Figure 6. HapX binds in vitro and in vivo to an evolutionary conserved motif identified in promoters of cccA homologs.

1. An evolutionary conserved, bipartite motif in promoters of cccA homologs identified by MEME analysis. The underlined nucleotides would be covered upon CBC-binding as can be predicted based on the identified CBC/DNA binary complex crystal structure (Huber et al, 2012).

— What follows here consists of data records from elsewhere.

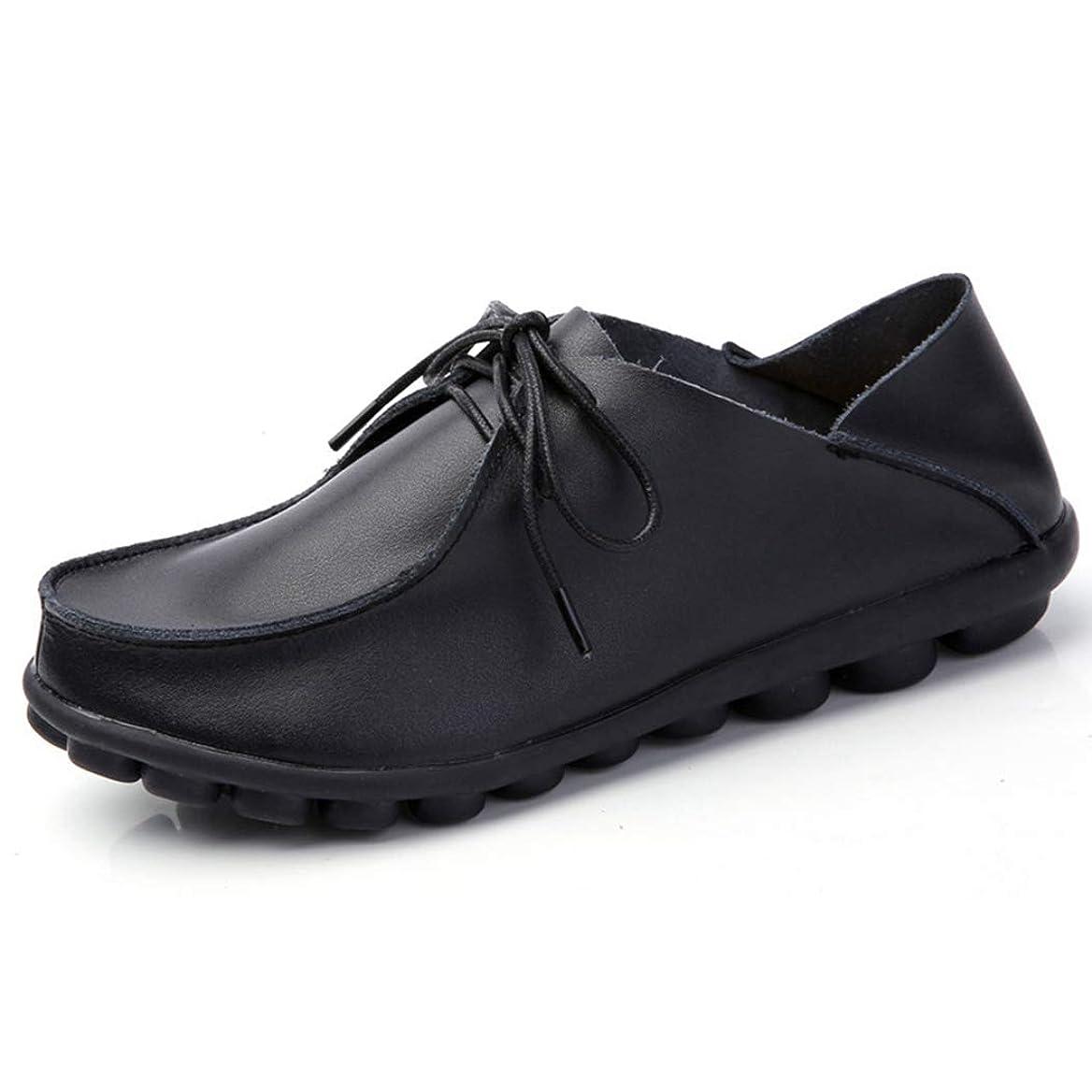 ポルティコピニオン業界[WOOYOO] カジュアルシューズ レディース レースアップ フラットシューズ 革靴 ドライビング 婦人靴 2way履き方 サンダル クッション おじ靴 ミュール 軽量 通気 日常着用 柔らかい 黒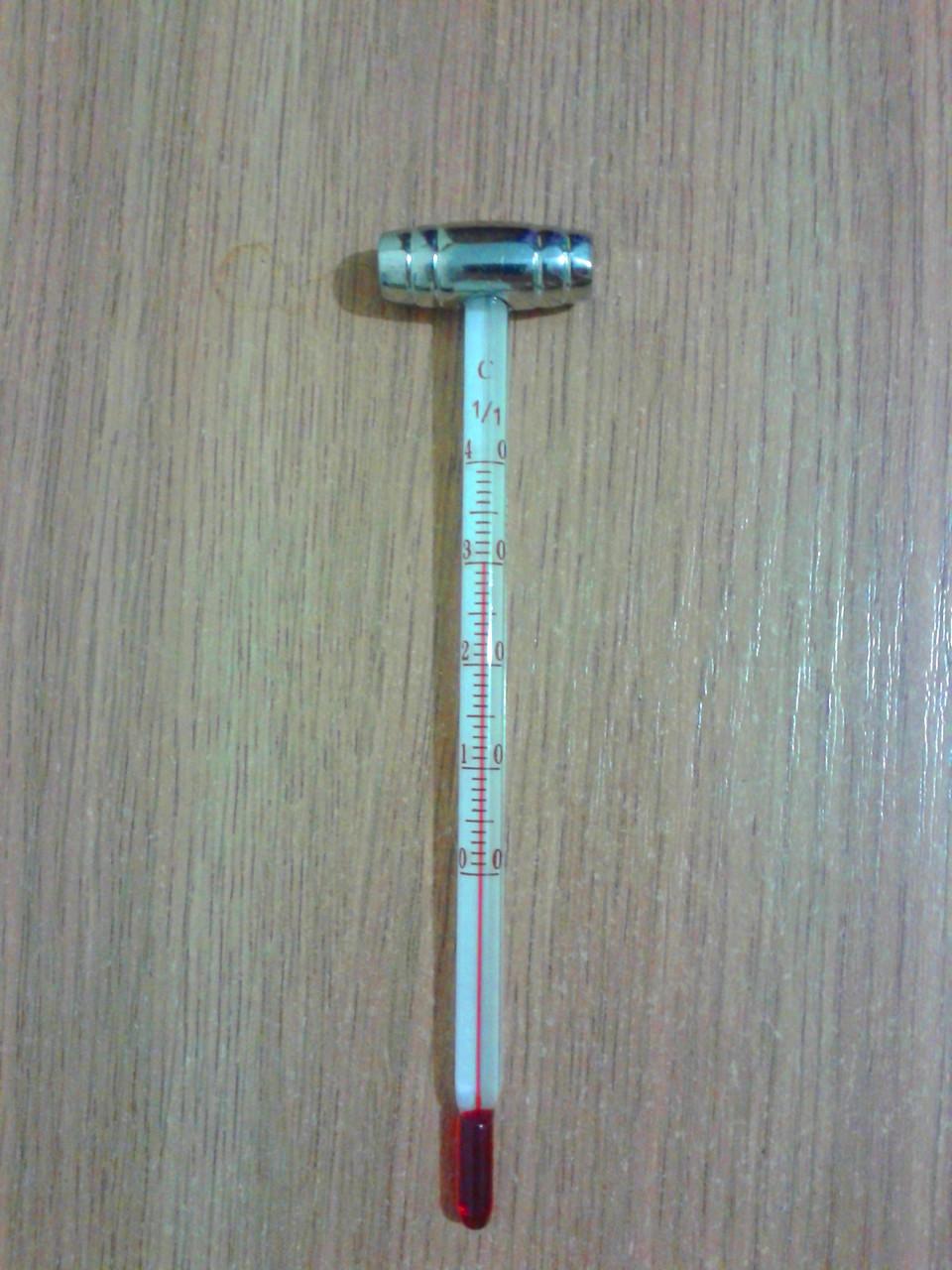 Термометр харчовий спиртовий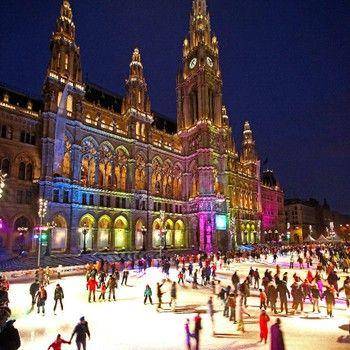 Vienna Ice World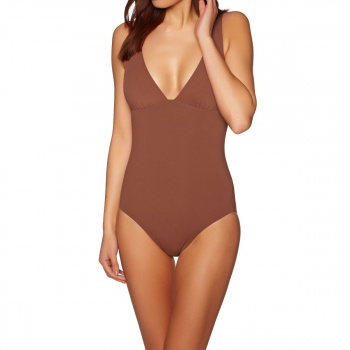Seafolly SEAFOLLY ACTIVE V NECK MAILLOT SWIMSUIT BURNTAMBER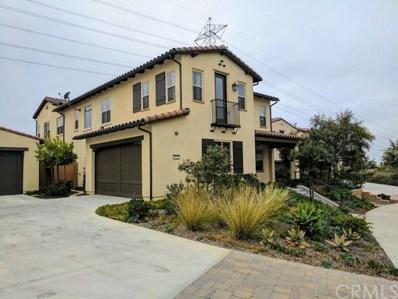 1517 White Sage Way, Carlsbad, CA 92011 - MLS#: SW20015593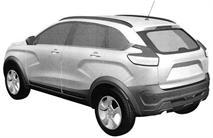 Lada Xray Cross показали на патентных изображениях, фото 3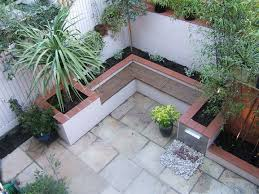 best 25 courtyard design ideas on concrete bench best 25 small courtyard gardens ideas on small
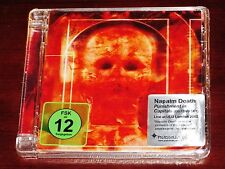 Napalm Death: Punishment In Capitals CD + DVD Set 2010 Live Super Jewel Box NEW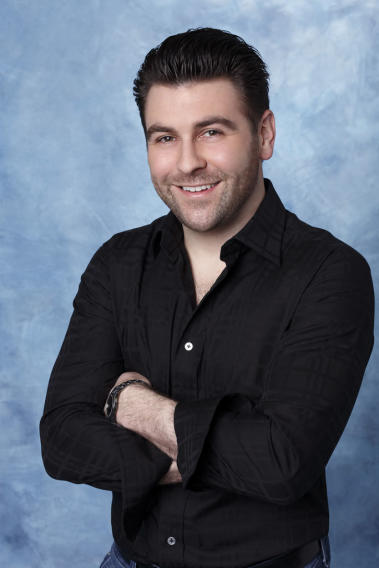 """The Bachelorette"" Season 9 - Nick R"
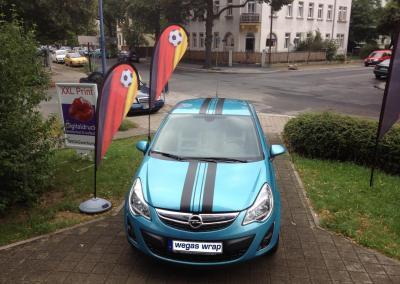 442-Opel Streifen Ralleystreifen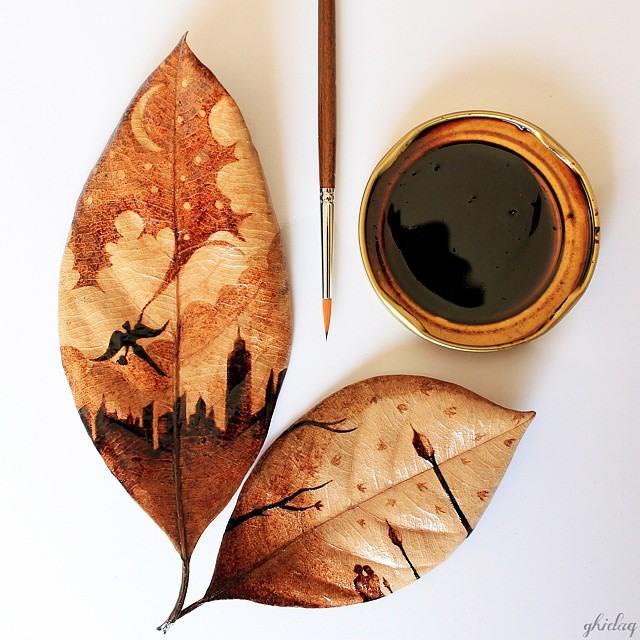 pintura, café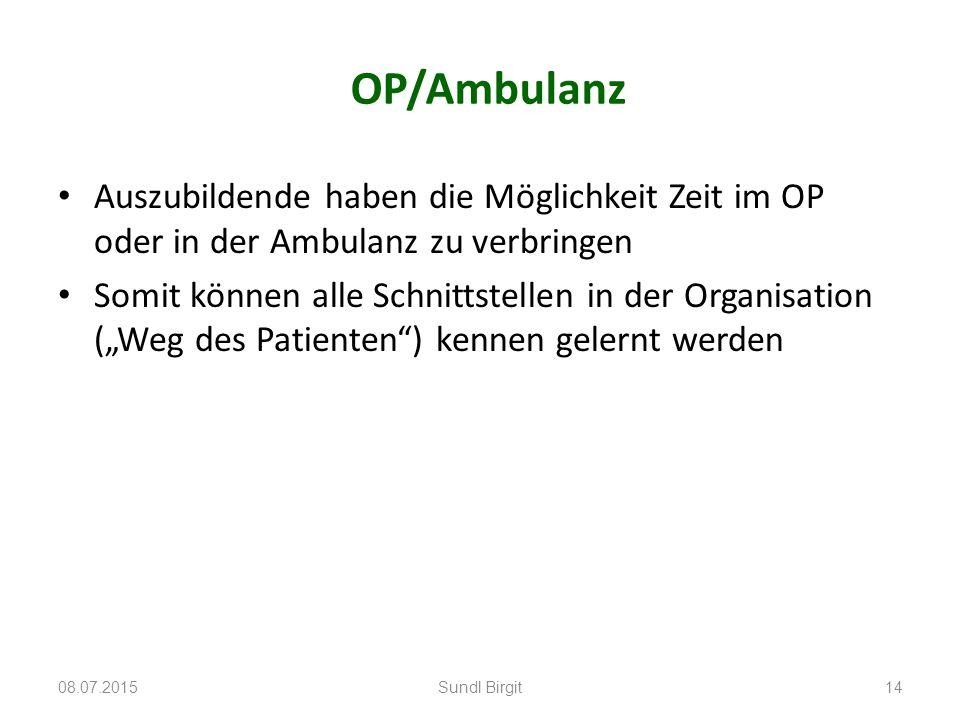 OP/Ambulanz Auszubildende haben die Möglichkeit Zeit im OP oder in der Ambulanz zu verbringen.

2. Real-time SPR characterization of in vitro formation of the CBC/DNA-HapX ternary complex on the conserved cccA promoter motif from A. fumigatus. SPR analyses included binding of the CBC to DNA (panel 1), HapX to DNA (panel 2) and HapX to preformed CBC/DNA complexes (panel 3). The SPR sensorgrams are shown from sensor-immobilized 37 base pair duplexes covering the full as well as 3′-truncated duplexes. Nucleotides marked in blue represent the HapX consensus binding site in fungal cccA promoters identified by MEME analysis. Binding responses of the indicated CBC or HapX concentrations injected in duplicate (black lines) are shown overlaid with the best fit derived from a 1:1 interaction model including a mass transport term (red lines). Binding responses of CBC/DNA-HapX ternary complex formation (panel 3, blue lines) were obtained by concentration-dependent co-injection of HapX on preformed binary CBC/DNA complexes after 200 s within the steady-state phase. Sensorgrams in panel 4 depict the association/dissociation responses of HapX on preformed CBC/DNA and were generated by CBC response (co-injection of buffer instead of HapX) subtraction from HapX co-injection responses. Dissociation constants (K_D) are plotted inside the graphs.
3. ChIP analysis demonstrating in vivo binding of HapX to the conserved cccA promoter motif from A. fumigatus. ChIP qPCR was performed on wild-type or the strain containing Venus-tagged HapX (hapX^VENUS) grown for 18 h, then shifted to fresh media with no iron (−Fe), 0.03 mM iron (+Fe), or 3 mM iron (hFe) for 8 h. DNA was immunoprecipitated with either a control IgG antibody, or anti-GFP polyclonal antibody that recognizes the Venus protein. Binding of HapX^VENUS to the DNA region was assessed by qPCR. HapX binding is represented as percent enrichment of input control samples ± SD from triplicates. The actA (actin) promoter served as a negative control.